What really won me over to threading is the implicit I/O. I got screwed over by paging, so I fought back (wasn't going to let myself be pushed around like that!), summoning the evil powers of mlockall(). That's where it struck me that I was forfeiting virtual memory, at this point, and figured that there had to be some way that sucked less. To use multiple cores, I was already going to have to use threads (assuming workloads that need a higher level of integration than processes), so I was already exposed to sharing and synchronization, and as I was working things out, it got clearer that this was one of those things where the worst is getting from one thread to more than one. I was already in it, why not go all the way?
One of the things that didn't appeal to me in threads was getting preempted. It turns out that when you're not too greedy, you get rewarded! A single-threaded, event-driven program is very busy, because it always finds something interesting to do, and when it's really busy, it tends to exhaust its time slice. With a blocking I/O, thread-per-request design, most servers do not overrun their time slice before running into another blocking point.
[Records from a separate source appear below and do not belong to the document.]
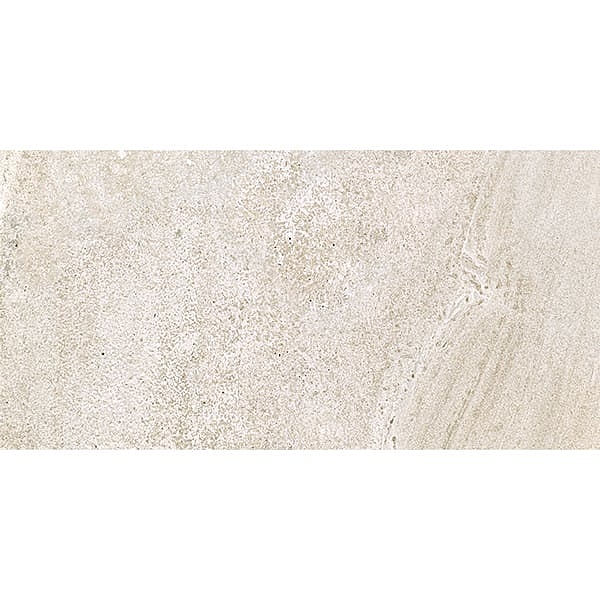 Hekla Platina 44,5x89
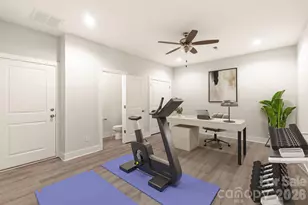 429 Nathaniel Wy, Charlotte, NC 28213 - Photo 34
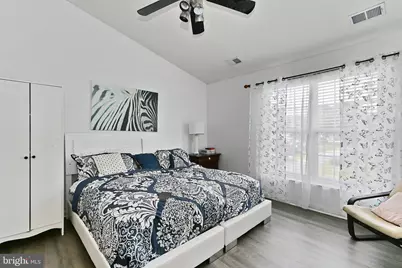 8509 Towne Manor Court, Alexandria, VA 22309 - Photo 26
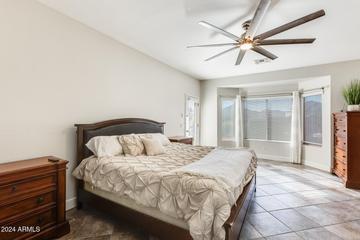 13005 W Flower St., Avondale, AZ 85392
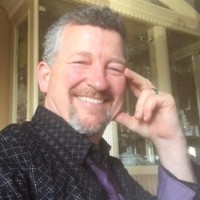 Robert Coffin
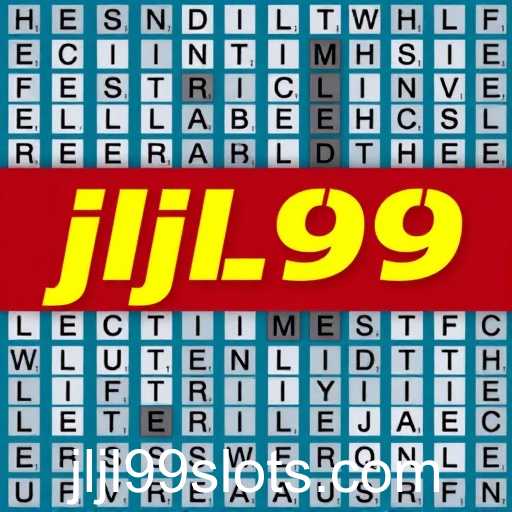 The Rise of Virtual Gaming Communities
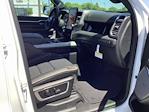 New 2025 Ram 1500 Laramie Crew Cab 4x4 Pickup for sale #D5477 - photo 39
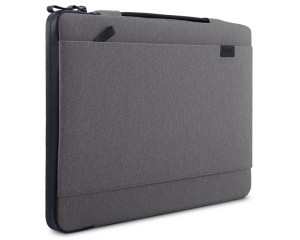 Futrola za laptop Dell Ecoloop Urban Sleeve CV4625 siva do 16 inča - Img 5
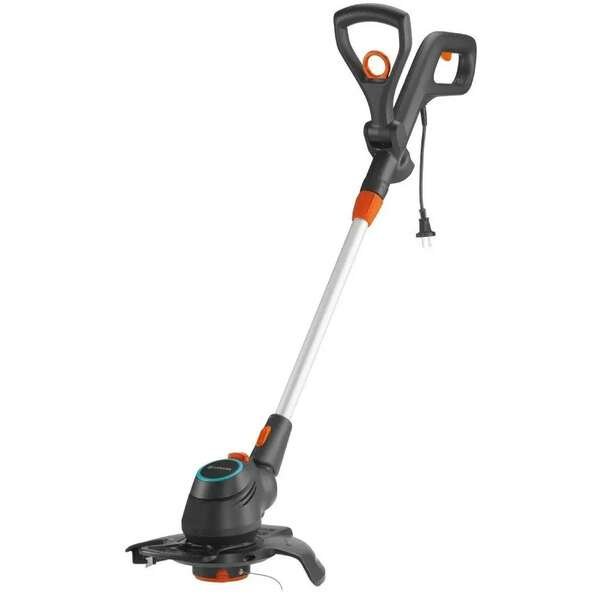 GARDENA Elektricni Turbo-Trimer ComfortCut 28cm/550W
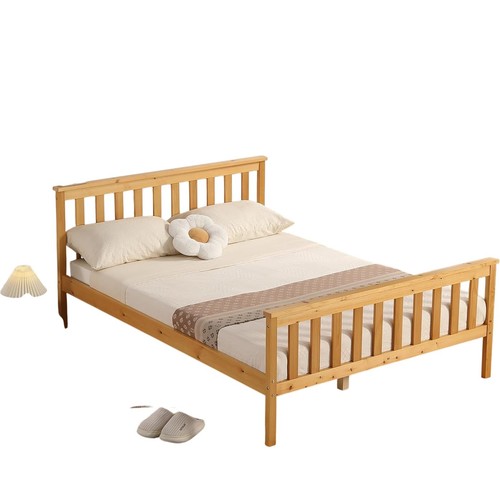 Queen small double 200 - , 130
So in practice, the state machine that I tried so hard to implement in user-space works itself out, if I don't eat all the virtual memory space with huge stacks. With futexes, synchronization is really only expensive in case of contention, so that on a single-processor machine, it's actually just fine too! Seems ironic, but none of it would be useful without futexes and a good scheduler, both of which we only recently got.
There's still the case of CPU intensive work, which could introduce trashing between threads and reduced throughput. I haven't figured out the best way to do this yet, but it could be kept under control with something like a semaphore, perhaps? Have it set to the maximum number of CPU intensive tasks you want going, have them wait on it before doing work, post it when they're done (or when there's a good moment to yield)...
One of the great ironies of this, in my opinion, is that Java got NIO almost just in time for it to it to be obsolete, while we were doing this in C and C++ since, well, almost forever. Sun has this trick for being right, yet do it wrong, it's amazing!